> _TEXT PROVIDED_
= = = = = = =

OPINION: Charlotte Council (Barely) Dodges Disaster
An RNC of some kind will happen even under COVID-19. For a critical vote Monday, five council members failed to grasp that
We need to get a few things clear about Charlotte and the Republican National Convention, still scheduled for August 24 through 27:
1. No one knows what it will look like. It could be a “virtual convention,” a tidy term that does not reflect how it might occur in reality. It could be, insanely, a standard convention, with crowds in the aisles of Spectrum Center and the streets of uptown Charlotte and heaven knows where else. It could be something in between. No one knows what that would look like, either. The GOP might proceed under the proviso that delegates and attendees observe social distancing, in which case I’d wish them luck with enforcement.
2. It’s April. We don’t know what tomorrow will look like, much less August.
3. Any leverage the City of Charlotte had in the matter of hosting the RNC came and went in July 2018, when the City Council voted 6-5 to accept it. That was a bad idea. But once the GOP formally awarded the convention to Charlotte a few days later, that was that.
4. The council voted Monday, in another 6-5 vote, to accept a $50 million grant from the U.S. Department of Justice to cover convention-related security costs, including emergency medical treatment, technology, and insurance. The deadline for accepting this grant was May 6.
5. The council vote represents a narrowly averted disaster, and we need to grasp just how close the five council members, all Democrats, who voted against accepting the grant—veterans Dimple Ajmera, Matt Newton, and Braxton Winston and first-termers Reneé Johnson and Victoria Watlington—brought the city to a financial catastrophe to match the civic, cultural, and public health crises we’ll likely face even with the grant.
City Manager Marcus Jones and City Attorney Patrick Baker could not have been clearer Monday: Acceptance of the grant would neither guarantee nor prevent an in-person convention. It would not dictate what kind of convention the Republican Party would hold. It merely ensured that the federal government, not the city, “would be on the hook to pay for it,” as Mayor Pro Tem Julie Eiselt put it.
This didn’t seem to matter to Winston, who punctuated a series of mostly irrelevant questions with a short speech based on the (also irrelevant) presumption that an in-person RNC would not happen. “We need to stop this charade right now,” he said. “It is ridiculous to not make a statement … It sends a bad message to everybody.” This might have been a fine sentiment to express if it had anything to do with the issue at hand.

= = = = = = =

> _WORK INSTRUCTION 1_
Answer these questions using the opinion piece on the Charlotte council vote:
(a) On what dates is the Republican National Convention still scheduled to take place?
(b) Which federal department offered the $50 million grant?
(c) By what vote did the City Council accept the convention in July 2018?
> _WORK INSTRUCTION 2_
Please extend the opinion piece on the Charlotte council's RNC grant vote from where it stops.
The rows that come next have nothing to do with the opinion piece on the Charlotte council vote.

(Spatial grounding data)
= = = = = = =

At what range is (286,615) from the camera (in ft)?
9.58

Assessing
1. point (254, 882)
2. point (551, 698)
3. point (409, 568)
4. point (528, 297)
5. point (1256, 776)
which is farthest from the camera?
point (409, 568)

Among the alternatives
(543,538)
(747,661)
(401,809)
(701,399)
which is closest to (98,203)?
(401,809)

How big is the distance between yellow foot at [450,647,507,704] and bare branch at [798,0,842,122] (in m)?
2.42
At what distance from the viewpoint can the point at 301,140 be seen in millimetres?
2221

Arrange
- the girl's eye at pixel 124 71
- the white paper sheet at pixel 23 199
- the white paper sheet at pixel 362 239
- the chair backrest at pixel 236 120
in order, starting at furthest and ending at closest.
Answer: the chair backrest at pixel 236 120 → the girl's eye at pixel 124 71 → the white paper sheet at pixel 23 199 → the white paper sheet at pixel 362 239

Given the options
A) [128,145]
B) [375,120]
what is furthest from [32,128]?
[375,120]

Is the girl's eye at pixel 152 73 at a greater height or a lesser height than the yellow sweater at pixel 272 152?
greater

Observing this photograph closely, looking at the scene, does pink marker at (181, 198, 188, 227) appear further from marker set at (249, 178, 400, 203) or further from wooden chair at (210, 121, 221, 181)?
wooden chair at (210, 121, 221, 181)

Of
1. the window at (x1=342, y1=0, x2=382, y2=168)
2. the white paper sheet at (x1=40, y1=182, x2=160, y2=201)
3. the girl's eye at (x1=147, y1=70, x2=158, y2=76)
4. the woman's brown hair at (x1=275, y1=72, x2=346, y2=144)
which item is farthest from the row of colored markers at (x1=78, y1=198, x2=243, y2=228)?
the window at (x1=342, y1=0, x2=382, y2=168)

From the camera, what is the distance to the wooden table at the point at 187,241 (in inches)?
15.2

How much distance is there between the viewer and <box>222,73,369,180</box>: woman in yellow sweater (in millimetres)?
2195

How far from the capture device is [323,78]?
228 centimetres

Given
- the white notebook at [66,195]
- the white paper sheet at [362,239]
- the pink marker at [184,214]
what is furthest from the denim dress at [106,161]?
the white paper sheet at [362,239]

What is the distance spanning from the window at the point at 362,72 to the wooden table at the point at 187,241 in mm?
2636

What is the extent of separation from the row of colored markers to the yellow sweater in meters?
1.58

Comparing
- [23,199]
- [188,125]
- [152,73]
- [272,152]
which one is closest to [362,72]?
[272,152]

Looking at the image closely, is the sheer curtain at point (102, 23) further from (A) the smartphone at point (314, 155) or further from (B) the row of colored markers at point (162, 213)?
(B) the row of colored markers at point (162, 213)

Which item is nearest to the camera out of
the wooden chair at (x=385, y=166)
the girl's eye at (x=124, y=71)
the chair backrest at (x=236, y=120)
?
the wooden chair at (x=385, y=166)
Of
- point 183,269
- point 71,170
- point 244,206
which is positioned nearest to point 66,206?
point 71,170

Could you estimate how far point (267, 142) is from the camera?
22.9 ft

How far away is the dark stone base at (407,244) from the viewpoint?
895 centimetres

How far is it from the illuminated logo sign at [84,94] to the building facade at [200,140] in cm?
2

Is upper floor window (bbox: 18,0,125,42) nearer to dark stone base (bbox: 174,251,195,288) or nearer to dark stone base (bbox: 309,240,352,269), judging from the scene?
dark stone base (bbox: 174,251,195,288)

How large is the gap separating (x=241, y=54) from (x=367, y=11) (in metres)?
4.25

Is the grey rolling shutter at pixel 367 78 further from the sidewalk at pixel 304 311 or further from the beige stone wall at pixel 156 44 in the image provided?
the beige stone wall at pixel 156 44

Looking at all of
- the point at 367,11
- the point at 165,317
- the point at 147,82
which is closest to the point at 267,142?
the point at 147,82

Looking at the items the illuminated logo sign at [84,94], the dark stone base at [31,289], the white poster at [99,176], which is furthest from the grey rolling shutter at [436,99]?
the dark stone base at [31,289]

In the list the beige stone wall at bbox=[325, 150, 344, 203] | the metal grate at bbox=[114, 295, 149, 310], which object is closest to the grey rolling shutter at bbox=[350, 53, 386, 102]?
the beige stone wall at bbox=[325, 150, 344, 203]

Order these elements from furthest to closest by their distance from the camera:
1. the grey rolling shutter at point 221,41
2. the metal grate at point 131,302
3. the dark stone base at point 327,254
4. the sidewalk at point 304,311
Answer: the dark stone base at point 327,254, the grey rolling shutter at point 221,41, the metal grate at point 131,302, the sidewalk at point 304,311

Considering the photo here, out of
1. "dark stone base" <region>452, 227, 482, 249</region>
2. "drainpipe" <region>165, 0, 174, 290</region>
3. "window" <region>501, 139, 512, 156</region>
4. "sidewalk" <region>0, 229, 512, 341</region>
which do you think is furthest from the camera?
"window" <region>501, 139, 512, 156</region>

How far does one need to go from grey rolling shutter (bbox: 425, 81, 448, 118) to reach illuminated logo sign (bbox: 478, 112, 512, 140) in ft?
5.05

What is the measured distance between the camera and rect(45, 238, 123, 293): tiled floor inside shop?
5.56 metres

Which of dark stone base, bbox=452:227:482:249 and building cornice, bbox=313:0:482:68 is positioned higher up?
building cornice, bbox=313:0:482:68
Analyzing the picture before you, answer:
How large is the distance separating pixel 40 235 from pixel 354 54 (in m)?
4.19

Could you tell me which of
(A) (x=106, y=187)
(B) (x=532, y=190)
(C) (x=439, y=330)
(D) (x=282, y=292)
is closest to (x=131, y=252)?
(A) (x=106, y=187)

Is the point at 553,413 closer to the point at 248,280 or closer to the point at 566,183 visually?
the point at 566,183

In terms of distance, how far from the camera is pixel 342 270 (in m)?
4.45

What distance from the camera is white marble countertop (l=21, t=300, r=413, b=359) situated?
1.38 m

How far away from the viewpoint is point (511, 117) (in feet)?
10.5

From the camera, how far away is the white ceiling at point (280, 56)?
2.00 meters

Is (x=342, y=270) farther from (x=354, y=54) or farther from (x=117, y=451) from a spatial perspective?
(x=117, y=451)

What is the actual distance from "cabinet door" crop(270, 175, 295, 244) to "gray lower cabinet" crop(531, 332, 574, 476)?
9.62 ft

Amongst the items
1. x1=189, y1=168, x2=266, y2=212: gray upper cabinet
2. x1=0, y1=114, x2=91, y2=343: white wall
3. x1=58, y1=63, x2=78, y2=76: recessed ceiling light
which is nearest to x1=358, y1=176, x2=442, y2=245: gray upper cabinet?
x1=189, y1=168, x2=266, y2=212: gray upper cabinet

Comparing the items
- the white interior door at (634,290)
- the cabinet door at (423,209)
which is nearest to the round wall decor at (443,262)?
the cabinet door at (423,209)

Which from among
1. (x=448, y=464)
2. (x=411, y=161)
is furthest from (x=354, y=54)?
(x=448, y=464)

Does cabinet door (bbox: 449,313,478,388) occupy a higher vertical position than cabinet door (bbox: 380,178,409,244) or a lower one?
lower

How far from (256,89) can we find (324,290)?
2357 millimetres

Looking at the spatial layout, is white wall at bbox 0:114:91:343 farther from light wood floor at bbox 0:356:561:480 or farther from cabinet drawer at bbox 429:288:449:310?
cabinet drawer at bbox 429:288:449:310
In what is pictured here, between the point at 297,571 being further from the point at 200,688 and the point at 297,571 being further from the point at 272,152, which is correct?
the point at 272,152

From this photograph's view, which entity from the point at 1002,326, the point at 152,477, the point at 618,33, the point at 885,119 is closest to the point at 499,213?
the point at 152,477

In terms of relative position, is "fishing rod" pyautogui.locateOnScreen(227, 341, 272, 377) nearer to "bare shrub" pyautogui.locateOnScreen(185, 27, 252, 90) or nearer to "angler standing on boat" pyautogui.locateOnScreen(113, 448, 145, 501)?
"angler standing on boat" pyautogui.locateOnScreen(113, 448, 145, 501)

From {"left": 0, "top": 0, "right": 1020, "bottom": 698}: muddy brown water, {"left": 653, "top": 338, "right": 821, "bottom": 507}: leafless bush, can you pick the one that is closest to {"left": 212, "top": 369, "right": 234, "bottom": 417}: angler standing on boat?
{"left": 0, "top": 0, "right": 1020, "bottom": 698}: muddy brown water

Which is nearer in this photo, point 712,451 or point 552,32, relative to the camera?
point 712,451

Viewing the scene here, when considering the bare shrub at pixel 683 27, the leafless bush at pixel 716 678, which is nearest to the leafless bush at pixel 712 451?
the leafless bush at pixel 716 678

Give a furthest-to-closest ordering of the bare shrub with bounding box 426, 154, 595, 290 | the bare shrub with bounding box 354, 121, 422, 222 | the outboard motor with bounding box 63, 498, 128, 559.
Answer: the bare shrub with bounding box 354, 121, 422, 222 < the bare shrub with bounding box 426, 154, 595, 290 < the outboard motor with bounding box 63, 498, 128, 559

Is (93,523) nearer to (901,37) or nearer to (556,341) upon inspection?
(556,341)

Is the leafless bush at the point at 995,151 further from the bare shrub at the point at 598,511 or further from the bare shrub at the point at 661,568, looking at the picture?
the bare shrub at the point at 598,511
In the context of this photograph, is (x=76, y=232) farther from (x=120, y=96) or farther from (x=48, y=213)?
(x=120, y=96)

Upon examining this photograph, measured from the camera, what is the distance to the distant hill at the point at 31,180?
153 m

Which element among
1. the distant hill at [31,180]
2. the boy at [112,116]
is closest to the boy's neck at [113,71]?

= = = = = = =

> _FINAL ANSWER 1_
(a) August 24 through 27
(b) The U.S. Department of Justice
(c) 6-5

> _FINAL ANSWER 2_
When you cast votes to make statements and send messages, you risk real-world consequences that steamroll your message. Early on, Jones informed the council that he expects the city to run $13.7 million short of expected revenues for the 2020 fiscal year because of COVID-19. To tack on an extra $50 million, or any amount, by refusing to accept the security grant would have been madness—and that doesn’t even include the cost of an inevitable breach-of-contract lawsuit. But we avoided it. By one vote.
The only thing we can be sure of with the RNC at present is this: When late August comes, it’ll be up to the Mecklenburg County and state health departments, and ultimately Governor Roy Cooper, to determine whether it’s safe for the convention or any other mass gathering. If public health data say it’s not, he can extend the current statewide stay-at-home order (if it remains in place, which it might) or impose a new one. If that happens, we can count on the GOP to cast the decision as another example of Democratic tyranny and governmental overreach, which the party does regularly anyway. We could probably expect an untold number of people to crash Charlotte even with mass gatherings banned, and we’d really need that federal grant money then.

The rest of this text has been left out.